A refuge from the other sex, albeit in somewhat grander environs and with a brandy after dinner to boot.
And you've got to wonder why Szoke doesn't also declare war on the women-only Lyceum Club, just a short walk from the Athenaeum.
For some reason the sight of rich women enjoying each other's company seems natural and social, but the sight of rich men doing the same seems sinister and evidence of a conspiracy.
Sally Morrell is arguing that sex distinctions do matter in our lives. That there are times when we enjoy the company of the opposite sex, but also times when we interact in a different way with our own sex.
She is arguing that this is a natural, ongoing, ineradicable, positive aspect of life which does not need to be suppressed.
In accepting sex distinctions as a natural and positive aspect of life, she has no need to explain them as an assertion of superior identity by one group over another, as left-liberals commonly do. So she doesn't assume that when a group of men socialise together, that they are acting to enforce an unjust power structure over women.

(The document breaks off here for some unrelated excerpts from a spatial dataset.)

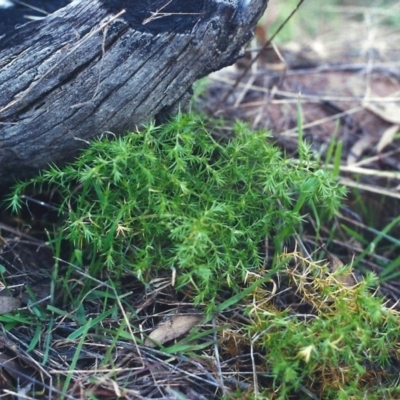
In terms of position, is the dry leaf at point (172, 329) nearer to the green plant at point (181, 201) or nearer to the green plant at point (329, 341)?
the green plant at point (181, 201)

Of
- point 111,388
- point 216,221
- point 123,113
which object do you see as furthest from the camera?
point 123,113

She therefore doesn't resort to the usual double-standard in which it's considered alright, or even liberating, for women to socialise or interact together, but thought dangerously illegitimate for men to do so. (Why "liberating" for women? Presumably, in socialising or interacting together separately from men, they are held to be escaping male control and male power - this is the very negative understanding of sex distinctions which leads to the retention of women-only groups, such as schools, sports clubs, gyms and girl guides, but to a voluntary or sometimes compulsory shift to unisex membership for previously male groups.)
I would add one further argument to those made by Sally Morrell. It's particularly important that young men experience masculine, and therefore masculinising, environments. Without this, it's more difficult for boys and young men to develop the strength of character and resilience they need to shoulder the burdens that will be placed on them in their adult lives. It's of considerable personal benefit to women if their fathers, husbands and sons cope well in life. So women, too, have an interest in maintaining male only spaces in society.
There's been one other setback to the liberal programme of making sex distinctions not matter. A couple of years ago I noticed that even feminists were returning to traditionally feminine pursuits:
It seems to me that the more that such feminist women reject femininity in theory, the more that they attempt to bolster it in practice. How else can you explain the feminist craze for the most feminine of interests, such as knitting, sewing, decorating, flowers and kittens.
Kate herself lists her primary interest as knitting; Mindy makes quilts; Laura likes baking and kittens; and Janet likes to sew pink clothes for her daughter. Janet, in fact, runs one website about her passion for laundry and another about her love for motherhood, her daughter, flowers, gardens and sewing.
This return to feminine interests has now become a recognised social trend. In a feature column in the Melbourne Herald Sun, Kylie Hanson writes:
For so long, the feminist movement made housewife a dirty word ...
We were proud not to cook, and shrugged our suit-clad shoulders when confronted with a sewing machine ...
It was dubbed progress ... But what women realised was that turning our backs on domesticity wasn't the easy answer.
Now, younger women are returning to the so-called domestic crafts: sewing, cooking, knitting and gardening.
Doesn't this trend suggest that sex distinctions are more deeply ingrained than liberals suppose? Why else would even the most "progressive" women take up traditionally feminine interests? It's not as if the current generation of women have been socialised to sew and to bake. Nor do they lack alternative pathways. But still they return to the traditionally feminine.
Why would they do so if the feminine only exists artificially to oppress them? Isn't it more likely that women are naturally oriented to some degree to what is distinctly feminine?
The evidence suggests that sex distinctions do matter and should be accepted as playing a meaningful role in society.